Just a few weeks after a falling out between love rival zoo keepers saw an employment tribunal and criminal case (see our blog here), London Zoo has found itself in the press again for its creative use of employment law.
The zoo advertised a vacancy for a conservation post supporting the Pangolin Specialist Group. The applicant should have a graduate or postgraduate degree in biology, conservation or similar, and will help monitor a major conservation action plan aimed at the “scaly anteaters” under threat of extinction. Unfortunately for the successful candidate, they will receive only £5 a day for lunch and a Travelcard.
The duties for the six-month role would be highly likely to place the volunteer within the definition of “worker” for the purposes of section 54 of the National Minimum Wage Act 1998. However, “voluntary workers” are excluded from the legislation under section 44 of that act. Broadly, “voluntary workers” are defined as those engaged to work for charities, voluntary organisations and associated bodies who do not receive payment or significant benefits in kind for their work.

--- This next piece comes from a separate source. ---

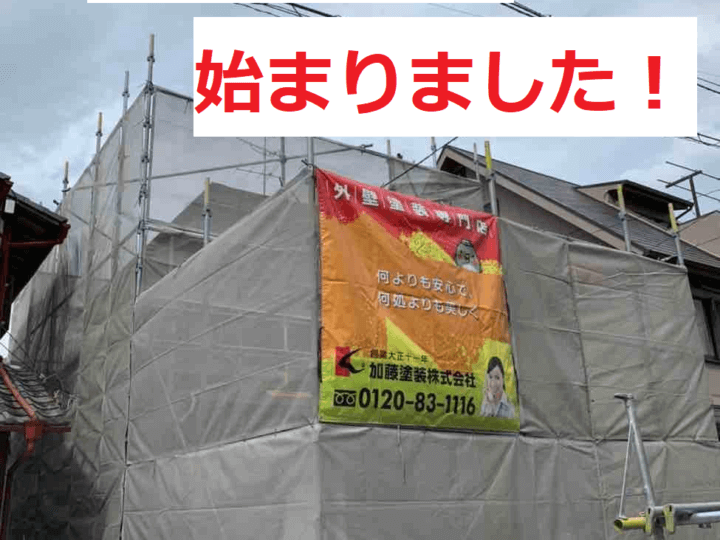 浜松市東区長鶴町塗装工事始まりました加藤塗装足場架設袋小路道が狭い令和二年秋の施工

Since London Zoo is operated by the Zoological Society ofLondon, a registered charity, they are entitled to take advantage of this exception provided certain conditions are met.
Although there is no suggestion that what ZSL is doing is breaching the law (unlike the 113 employers named and shamed by HMRC for breaches of the minimum wage recently – see our recent article), the Zoo’s advert has been criticised by the campaigning careers website Graduate Fog. Several media outlets have also picked up the advert (The Guardian, The Metro, The Evening Standard). ZSL may well feel that the whole experience has not been worth the advantages of recruiting the volunteer – but at least employment law specialists can benefit from a catchy new name for section 44 of the National Minimum Wage Act 1998, which will surely henceforth be known as “the Pangolin loophole”.